▶ **Texte extrait**
+ + + + + + +
Plongée dans la vie quotidienne de Winter, ce qui rend son personnage plus accessible :
« Winter emporta le courrier dans la cuisine et le laissa sur la table. Il déposa les deux sacs en plastique du marché couvert de Saluhallen à côté de l’évier et déballa ses achats:du turbot, une aubergine, un poivron jaune, une courgette, quelques tomates, cent grammes d’olives kalamata, du thym et du basilic frais. »
« Une fois dehors, il attrapa la pelle et entame la croûte qui recouvrait la neige comme un couvercle gelé. Il déblaya l’allée jusqu’à la voiture. Cet été, je construirai un abri, si j’arrive à dénicher du bois pas trop cher. Il débarrassa la carrosserie des couches de neige superficielles, mais quand il voulut ouvrir la portière pour prendre le racloir, la clé refusa d’entrer dans la serrure, même d’un millimètre. Il resta comme un benêt à regarder par la vitre la burette d’huile rangée dans le compartiment de la portière opposée. »
Les autres personnages :
- Commissaire Bertil Ringmar.
- Commissaire Steeve Macdonald.
- Lotta, sœur d’Erik, médecin, divorcée, a racheté la maison de leurs parents.
- Per Malmström : victime, fils des voisins de Lotta ; assassiné à Londres.
- Janne Mollerström : policier, procédurier.
- Lars Bergenhem : inspecteur ;
- Martina : femme de Lars.
- 2e victime : un garçon anglais venu étudier le suédois et l’ingénierie à Goteborg.
- Aneta Djanali : enquêtrice.
- Hanne Ostergaard : pasteur, mi-temps à la police, 35 ans.
- Hans Bulow : journaliste.
- Pia Erson Froberg : légiste.
+ + + + + + +
▶ **Données fournies**

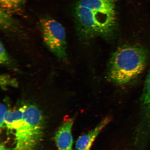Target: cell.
I'll list each match as a JSON object with an SVG mask.
<instances>
[{"mask_svg": "<svg viewBox=\"0 0 150 150\" xmlns=\"http://www.w3.org/2000/svg\"><path fill=\"white\" fill-rule=\"evenodd\" d=\"M12 15L2 9H0V25L1 30L6 35L14 36L21 32L22 28L19 22Z\"/></svg>", "mask_w": 150, "mask_h": 150, "instance_id": "7", "label": "cell"}, {"mask_svg": "<svg viewBox=\"0 0 150 150\" xmlns=\"http://www.w3.org/2000/svg\"><path fill=\"white\" fill-rule=\"evenodd\" d=\"M147 52L134 46L120 47L112 56L108 73L109 80L119 85L132 81L141 73L147 62Z\"/></svg>", "mask_w": 150, "mask_h": 150, "instance_id": "3", "label": "cell"}, {"mask_svg": "<svg viewBox=\"0 0 150 150\" xmlns=\"http://www.w3.org/2000/svg\"><path fill=\"white\" fill-rule=\"evenodd\" d=\"M39 25L45 45L58 59H67L66 35L64 27L57 21L50 17H43Z\"/></svg>", "mask_w": 150, "mask_h": 150, "instance_id": "4", "label": "cell"}, {"mask_svg": "<svg viewBox=\"0 0 150 150\" xmlns=\"http://www.w3.org/2000/svg\"><path fill=\"white\" fill-rule=\"evenodd\" d=\"M0 149L1 150H7L6 148L5 147V146L3 144H1L0 146Z\"/></svg>", "mask_w": 150, "mask_h": 150, "instance_id": "12", "label": "cell"}, {"mask_svg": "<svg viewBox=\"0 0 150 150\" xmlns=\"http://www.w3.org/2000/svg\"><path fill=\"white\" fill-rule=\"evenodd\" d=\"M72 119H67L62 124L56 131L55 140L59 150H72Z\"/></svg>", "mask_w": 150, "mask_h": 150, "instance_id": "5", "label": "cell"}, {"mask_svg": "<svg viewBox=\"0 0 150 150\" xmlns=\"http://www.w3.org/2000/svg\"><path fill=\"white\" fill-rule=\"evenodd\" d=\"M111 120V117H107L103 119L98 125L89 132L80 136L76 143L77 150H90L93 143L103 129Z\"/></svg>", "mask_w": 150, "mask_h": 150, "instance_id": "6", "label": "cell"}, {"mask_svg": "<svg viewBox=\"0 0 150 150\" xmlns=\"http://www.w3.org/2000/svg\"><path fill=\"white\" fill-rule=\"evenodd\" d=\"M28 0H0V8L9 14L22 12Z\"/></svg>", "mask_w": 150, "mask_h": 150, "instance_id": "8", "label": "cell"}, {"mask_svg": "<svg viewBox=\"0 0 150 150\" xmlns=\"http://www.w3.org/2000/svg\"><path fill=\"white\" fill-rule=\"evenodd\" d=\"M0 64L1 66L11 69L16 72L19 71L16 62L9 55L1 42L0 44Z\"/></svg>", "mask_w": 150, "mask_h": 150, "instance_id": "9", "label": "cell"}, {"mask_svg": "<svg viewBox=\"0 0 150 150\" xmlns=\"http://www.w3.org/2000/svg\"><path fill=\"white\" fill-rule=\"evenodd\" d=\"M8 111L7 108L5 105L1 104V128L4 127L5 119L6 114Z\"/></svg>", "mask_w": 150, "mask_h": 150, "instance_id": "11", "label": "cell"}, {"mask_svg": "<svg viewBox=\"0 0 150 150\" xmlns=\"http://www.w3.org/2000/svg\"><path fill=\"white\" fill-rule=\"evenodd\" d=\"M73 15L82 39H109L115 35L117 25L116 0H78Z\"/></svg>", "mask_w": 150, "mask_h": 150, "instance_id": "1", "label": "cell"}, {"mask_svg": "<svg viewBox=\"0 0 150 150\" xmlns=\"http://www.w3.org/2000/svg\"><path fill=\"white\" fill-rule=\"evenodd\" d=\"M0 81L1 88L3 90H6L8 87H17L18 86V84L16 79L8 74L1 75Z\"/></svg>", "mask_w": 150, "mask_h": 150, "instance_id": "10", "label": "cell"}, {"mask_svg": "<svg viewBox=\"0 0 150 150\" xmlns=\"http://www.w3.org/2000/svg\"><path fill=\"white\" fill-rule=\"evenodd\" d=\"M44 123L42 112L35 105H24L9 112L5 127L14 133L12 150H37L44 135Z\"/></svg>", "mask_w": 150, "mask_h": 150, "instance_id": "2", "label": "cell"}]
</instances>
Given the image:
+ + + + + + +
▶ **Consigne écrite**
Reformulez sous forme de liste brève le paragraphe du texte extrait qui commence par « Une fois dehors, il attrapa la pelle », s'il vous plaît, en conservant ses faits principaux. Ces données n'ont aucun lien avec le texte extrait.

▶ **Réponse à fournir**
- Il sort et attaque à la pelle la croûte gelée qui recouvre la neige.
- Il déblaie l'allée jusqu'à la voiture.
- Il se promet de construire un abri cet été s'il trouve du bois pas trop cher.
- Il débarrasse la carrosserie de la neige superficielle.
- Il veut ouvrir la portière pour prendre le racloir, mais la clé refuse d'entrer dans la serrure.
- Il reste planté à regarder par la vitre la burette d'huile rangée dans le compartiment de la portière opposée.